The Federal Trade Commission wants more time and information before clearing a proposed merger between Illinois systems Advocate Health Care and NorthShore University HealthSystem.
It's a move some say might be part of a broader effort by the FTC to apply more scrutiny to proposed deals between hospitals in adjoining markets.
NorthShore CEO Mark Neaman and Advocate CEO Jim Skogsbergh wrote in a joint note to employees Tuesday that the FTC's action was not unexpected and the systems have already started gathering information to respond to the agency's requests.
“Obviously, we would have loved to have seen it receive final approval on the first go-around, but there's no concern,” said Kelly Jo Golson, Advocate's chief marketing officer and senior vice president.
If the two systems merge, they will have a combined 15 acute-care hospital campuses, a children's hospital and a large group of employed and affiliated doctors in the Chicago area. The system's name would be Advocate NorthShore Health Partners.
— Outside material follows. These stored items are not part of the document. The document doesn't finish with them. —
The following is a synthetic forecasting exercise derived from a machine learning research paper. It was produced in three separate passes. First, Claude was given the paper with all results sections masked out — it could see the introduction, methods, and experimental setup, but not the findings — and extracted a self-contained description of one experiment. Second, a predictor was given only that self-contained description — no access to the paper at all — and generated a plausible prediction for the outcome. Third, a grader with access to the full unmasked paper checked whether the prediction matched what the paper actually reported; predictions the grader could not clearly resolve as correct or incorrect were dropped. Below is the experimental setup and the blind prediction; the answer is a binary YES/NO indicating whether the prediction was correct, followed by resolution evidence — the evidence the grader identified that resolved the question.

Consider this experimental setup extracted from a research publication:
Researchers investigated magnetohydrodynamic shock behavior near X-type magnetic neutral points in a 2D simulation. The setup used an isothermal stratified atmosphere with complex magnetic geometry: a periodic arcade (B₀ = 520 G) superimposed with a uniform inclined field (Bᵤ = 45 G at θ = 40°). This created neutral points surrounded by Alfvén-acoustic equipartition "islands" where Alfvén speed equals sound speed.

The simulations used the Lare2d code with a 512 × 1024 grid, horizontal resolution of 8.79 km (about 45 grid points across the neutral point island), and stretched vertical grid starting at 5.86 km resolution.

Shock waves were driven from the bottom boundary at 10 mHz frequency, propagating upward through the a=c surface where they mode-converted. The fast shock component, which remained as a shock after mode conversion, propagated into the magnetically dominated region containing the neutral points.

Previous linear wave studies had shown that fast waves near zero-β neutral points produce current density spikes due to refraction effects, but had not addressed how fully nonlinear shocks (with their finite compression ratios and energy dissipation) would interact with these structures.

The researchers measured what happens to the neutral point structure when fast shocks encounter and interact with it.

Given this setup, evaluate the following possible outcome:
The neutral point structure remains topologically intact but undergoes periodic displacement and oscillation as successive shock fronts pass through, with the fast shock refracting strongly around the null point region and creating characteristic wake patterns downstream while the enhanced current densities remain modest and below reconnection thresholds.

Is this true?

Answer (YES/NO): NO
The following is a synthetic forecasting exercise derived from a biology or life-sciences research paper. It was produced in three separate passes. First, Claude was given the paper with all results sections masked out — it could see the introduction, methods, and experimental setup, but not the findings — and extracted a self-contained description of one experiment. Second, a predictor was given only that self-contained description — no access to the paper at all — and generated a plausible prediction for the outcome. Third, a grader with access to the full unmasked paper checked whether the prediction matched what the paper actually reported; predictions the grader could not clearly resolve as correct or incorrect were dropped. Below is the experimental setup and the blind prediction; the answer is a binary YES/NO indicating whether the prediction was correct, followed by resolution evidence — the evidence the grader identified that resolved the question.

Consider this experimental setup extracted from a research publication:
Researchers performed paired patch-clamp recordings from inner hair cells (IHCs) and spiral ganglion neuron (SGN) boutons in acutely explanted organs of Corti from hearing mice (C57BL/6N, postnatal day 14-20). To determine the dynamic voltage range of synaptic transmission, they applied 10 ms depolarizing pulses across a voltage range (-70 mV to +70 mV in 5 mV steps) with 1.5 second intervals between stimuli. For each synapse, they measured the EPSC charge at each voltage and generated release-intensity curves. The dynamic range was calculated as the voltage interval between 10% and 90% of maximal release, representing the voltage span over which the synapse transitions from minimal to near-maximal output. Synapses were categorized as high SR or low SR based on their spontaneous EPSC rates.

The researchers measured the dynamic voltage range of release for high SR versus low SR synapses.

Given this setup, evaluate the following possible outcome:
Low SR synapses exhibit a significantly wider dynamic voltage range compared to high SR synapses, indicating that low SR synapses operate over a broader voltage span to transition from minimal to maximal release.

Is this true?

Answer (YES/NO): NO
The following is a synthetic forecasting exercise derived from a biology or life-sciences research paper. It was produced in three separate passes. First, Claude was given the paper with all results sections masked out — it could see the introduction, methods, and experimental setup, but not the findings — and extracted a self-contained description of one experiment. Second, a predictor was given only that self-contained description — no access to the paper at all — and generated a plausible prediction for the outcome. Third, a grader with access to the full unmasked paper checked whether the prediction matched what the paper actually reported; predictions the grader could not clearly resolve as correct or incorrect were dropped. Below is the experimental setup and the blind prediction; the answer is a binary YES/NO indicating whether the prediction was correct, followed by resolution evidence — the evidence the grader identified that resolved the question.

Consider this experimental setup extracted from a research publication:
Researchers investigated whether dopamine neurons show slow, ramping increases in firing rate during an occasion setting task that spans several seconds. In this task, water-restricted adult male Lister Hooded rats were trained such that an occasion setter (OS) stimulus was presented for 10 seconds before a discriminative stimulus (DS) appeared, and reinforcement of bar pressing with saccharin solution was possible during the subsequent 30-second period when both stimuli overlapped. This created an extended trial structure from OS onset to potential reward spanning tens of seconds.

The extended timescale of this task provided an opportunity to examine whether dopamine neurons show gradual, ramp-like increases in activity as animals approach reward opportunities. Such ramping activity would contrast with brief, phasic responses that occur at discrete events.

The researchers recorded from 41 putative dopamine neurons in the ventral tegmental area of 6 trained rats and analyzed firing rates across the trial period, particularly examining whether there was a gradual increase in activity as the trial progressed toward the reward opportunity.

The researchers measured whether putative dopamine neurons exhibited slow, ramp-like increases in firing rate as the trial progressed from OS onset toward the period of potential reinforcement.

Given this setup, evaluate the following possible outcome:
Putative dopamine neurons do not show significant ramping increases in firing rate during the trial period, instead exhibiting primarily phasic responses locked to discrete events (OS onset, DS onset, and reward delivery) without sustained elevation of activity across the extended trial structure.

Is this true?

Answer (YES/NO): YES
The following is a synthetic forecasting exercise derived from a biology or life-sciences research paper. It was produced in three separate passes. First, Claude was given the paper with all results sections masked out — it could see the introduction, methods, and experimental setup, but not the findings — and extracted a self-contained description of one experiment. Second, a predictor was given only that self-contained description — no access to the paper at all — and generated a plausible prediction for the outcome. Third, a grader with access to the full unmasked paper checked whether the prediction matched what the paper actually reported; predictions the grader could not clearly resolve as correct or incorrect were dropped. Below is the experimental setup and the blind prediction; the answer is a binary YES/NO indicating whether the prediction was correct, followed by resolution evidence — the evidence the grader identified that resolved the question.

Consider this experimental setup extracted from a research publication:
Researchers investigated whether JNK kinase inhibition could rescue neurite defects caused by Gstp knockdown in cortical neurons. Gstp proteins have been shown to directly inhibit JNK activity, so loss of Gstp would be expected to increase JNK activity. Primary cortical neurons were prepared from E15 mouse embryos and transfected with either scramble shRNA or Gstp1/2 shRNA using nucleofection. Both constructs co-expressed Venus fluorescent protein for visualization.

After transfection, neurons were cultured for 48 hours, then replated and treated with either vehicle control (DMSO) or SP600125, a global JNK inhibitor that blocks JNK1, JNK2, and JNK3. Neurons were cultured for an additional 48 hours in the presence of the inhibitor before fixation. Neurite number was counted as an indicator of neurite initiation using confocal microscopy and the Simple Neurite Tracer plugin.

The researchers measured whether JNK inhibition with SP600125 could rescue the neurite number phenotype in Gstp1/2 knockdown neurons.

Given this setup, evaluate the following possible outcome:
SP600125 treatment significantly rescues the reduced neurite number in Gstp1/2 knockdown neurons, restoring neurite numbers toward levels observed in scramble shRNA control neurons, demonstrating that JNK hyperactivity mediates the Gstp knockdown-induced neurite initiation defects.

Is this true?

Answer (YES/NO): YES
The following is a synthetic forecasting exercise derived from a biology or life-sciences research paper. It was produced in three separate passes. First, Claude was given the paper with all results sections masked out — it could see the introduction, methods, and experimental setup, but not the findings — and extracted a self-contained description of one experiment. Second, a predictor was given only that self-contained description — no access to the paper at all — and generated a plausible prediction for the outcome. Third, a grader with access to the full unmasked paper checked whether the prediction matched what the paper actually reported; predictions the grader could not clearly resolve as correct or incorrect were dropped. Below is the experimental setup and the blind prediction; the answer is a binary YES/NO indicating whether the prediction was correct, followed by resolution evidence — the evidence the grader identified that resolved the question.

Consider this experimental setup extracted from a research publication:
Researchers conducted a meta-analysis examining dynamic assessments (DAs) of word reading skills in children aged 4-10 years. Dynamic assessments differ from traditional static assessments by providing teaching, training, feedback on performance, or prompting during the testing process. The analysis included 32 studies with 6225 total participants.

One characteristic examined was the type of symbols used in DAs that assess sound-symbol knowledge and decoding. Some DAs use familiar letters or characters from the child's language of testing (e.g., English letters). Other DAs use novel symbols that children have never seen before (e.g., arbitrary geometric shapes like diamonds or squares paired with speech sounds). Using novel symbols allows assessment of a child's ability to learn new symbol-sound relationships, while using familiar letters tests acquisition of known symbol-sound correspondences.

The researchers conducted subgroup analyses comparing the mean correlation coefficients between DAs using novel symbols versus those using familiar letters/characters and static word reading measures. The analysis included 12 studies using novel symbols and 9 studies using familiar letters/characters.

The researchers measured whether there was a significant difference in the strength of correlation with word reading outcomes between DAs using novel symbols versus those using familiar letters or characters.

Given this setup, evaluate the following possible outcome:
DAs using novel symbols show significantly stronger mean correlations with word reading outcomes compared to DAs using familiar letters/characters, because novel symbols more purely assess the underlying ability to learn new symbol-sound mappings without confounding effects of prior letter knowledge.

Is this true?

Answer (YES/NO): NO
Not all large deals are subject to such “second requests” from the FTC, said Mitchell Raup, a shareholder with Polsinelli in Washington. But he said second requests aren't typically enough to scare merging parties away from deals.
“It may be time-consuming to respond to it, so it may delay the closing,” Raup said of second requests in general.
Jeff Miles, an antitrust expert with the law firm Ober Kaler, said parties wouldn't typically abandon a deal unless they first have a “very strong indication it would be challenged.”
NorthShore's Evanston (Ill.) Hospital and Advocate Lutheran General Hospital in Park Ridge, Ill., are about 10 miles apart, but the systems have few overlapping service areas despite their large footprints in the Chicago area.
Their merger comes amid a wave of deals creating regional mega-systems as providers adjust to declining inpatient volume and work to assemble the pieces to manage population health.
During a recent FTC and U.S. Justice Department workshop on healthcare competition, FTC Chairwoman Edith Ramirez said that federal antitrust enforcers are taking note. “We now also hear growing concern that provider consolidation in non-overlapping product or geographic markets may also lead to higher prices,” Ramirez said. She gave the example of a city hospital acquiring hospitals in outlying areas.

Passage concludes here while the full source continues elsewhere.